Now Marta Andreasen, former EU accountant has walked:
“I resigned because I disagree with how the party is being managed at the level of the chairmanship,”
No surprise there then!
If still a member, I would be asking for clarification of the following statement by Paul Nuttall:
"Let’s get one thing perfectly clear. I am the party chairman. I get paid to make decisions,” he said. “If those decisions do not work then it is my head on the chopping block.Does this mean, as he seems to be saying, that on top of his MEP salary he is also receiving a salary as party chairman? Or is it just poor use of the English language? And despite her statement above, he still claims that Marta Andreasen doesn't have a problem with him. Oh well.
“Marta and I have different methods of working, however I do not have a problem with Marta and Marta does not have a problem with me.”
But I suspect there is far worse yet to come out. In the meantime here is the full Times online article.
6 comments:
Dear oh dear. Trouble in money grubber paradise!
I wonder whose salary it was proposed to be doubled?

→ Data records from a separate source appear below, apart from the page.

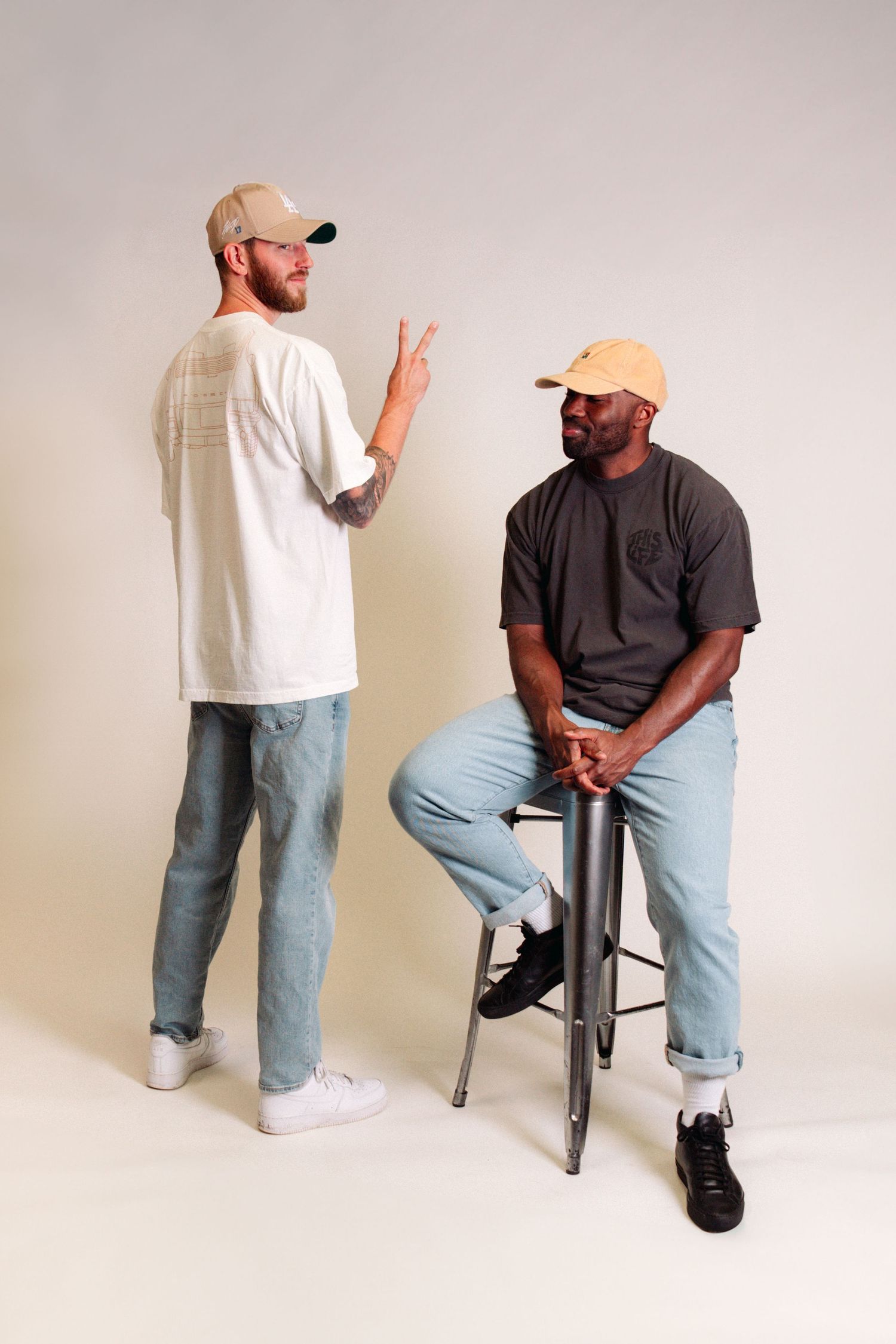 Two people in casual attire posing in studio against white background.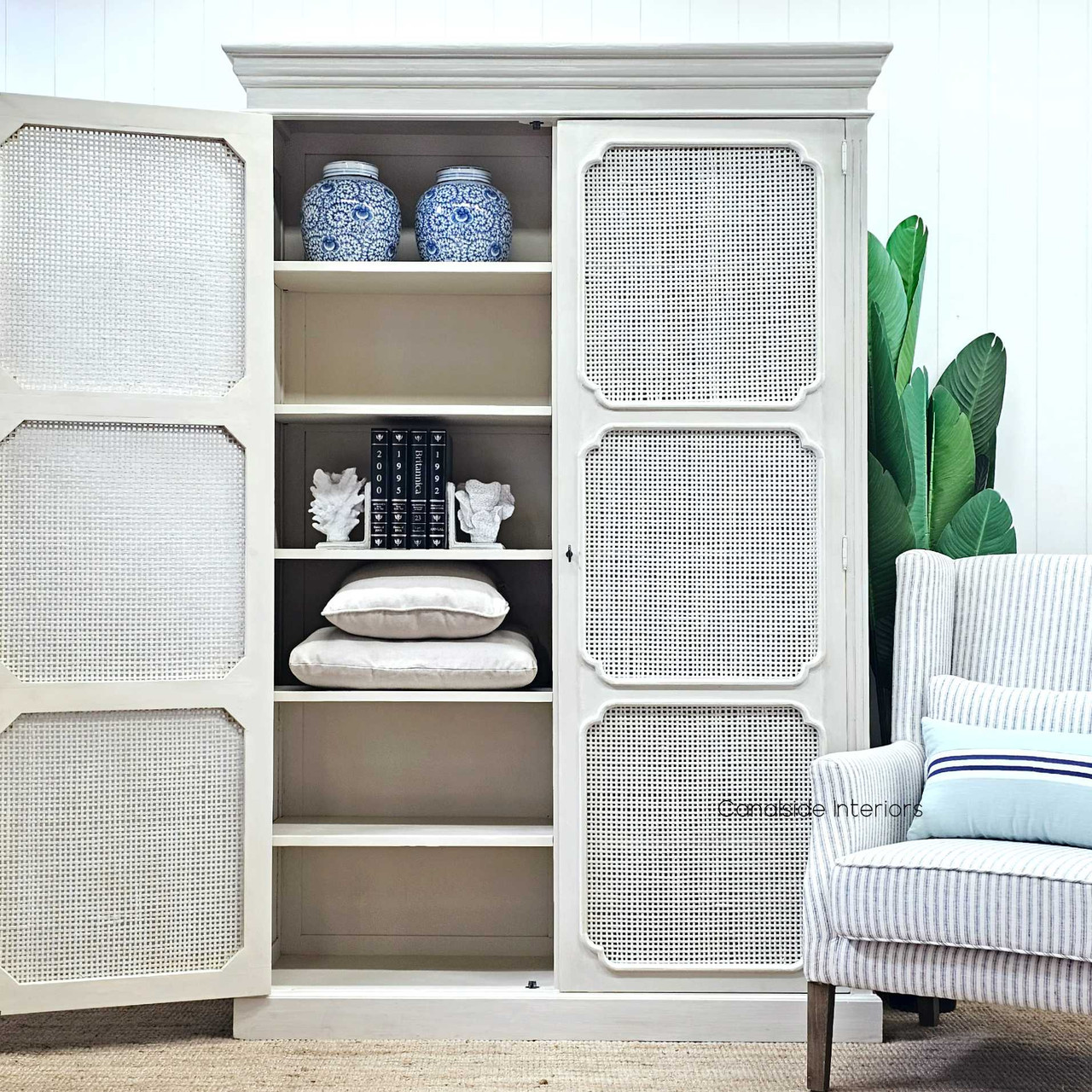 Front view of the Elendil Rattan Storage Cupboard in natural rattan, showcasing its rustic charm and modern Hamptons elegance for Canalside Interiors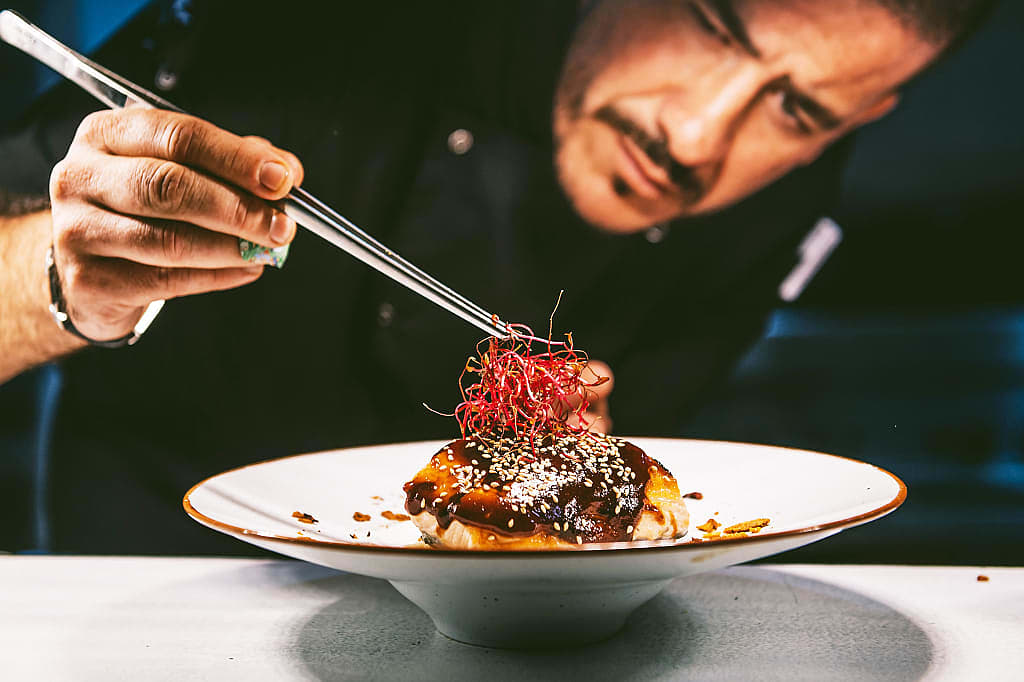 Chef garnishing a gourmet dish with tweezers in a fine dining restaurant kitchen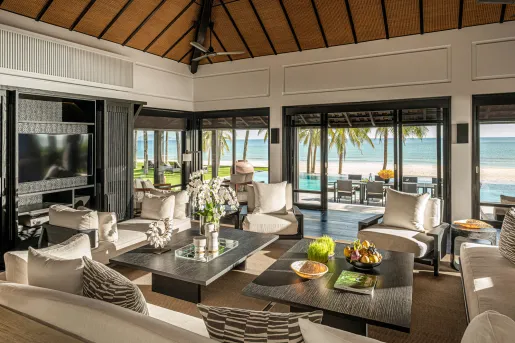 large living room with couches surrounding coffee tables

Funny how just when UKIP seem to be making progress, another implosion occurs. In fact, implosions seem to occur in UKIP EVERY time time progress is being made.
How jolly strange!
Sadly all too true.
As for the salary, it seems to me to be the party chairman, from what he has been quoted as saying in The Times. In which case, on top of the MEP salary he receives, he's on a very nice little earner.
In fairness, reading again, it seems from his quote that the chairman is being paid as chairman, not necessarily having that salary doubled.
But there aren't many people who could have their salaries doubled so it won't take Sherlock Holmes to work it out.
But Nuttall was Chairman before becoming an MEP when he was a researcher in Brussels. What was he paid as then? Researcher, Chairman or was he paid both salaries?
The gravy thickens!
My understanding was that he was a paid researcher and 'volunteer' chairman. How much time he spent researching is unclear, but I do know that one colleague referred to him as 'all pee and wind'. It seems he never 'came up with the goods' as a researcher in Brussels.
I know that John Whittaker, chairman when I worked for him, was unpaid. So why would the chairmanship suddenly become a paid position, especially when the incumbent is already in a salaried post?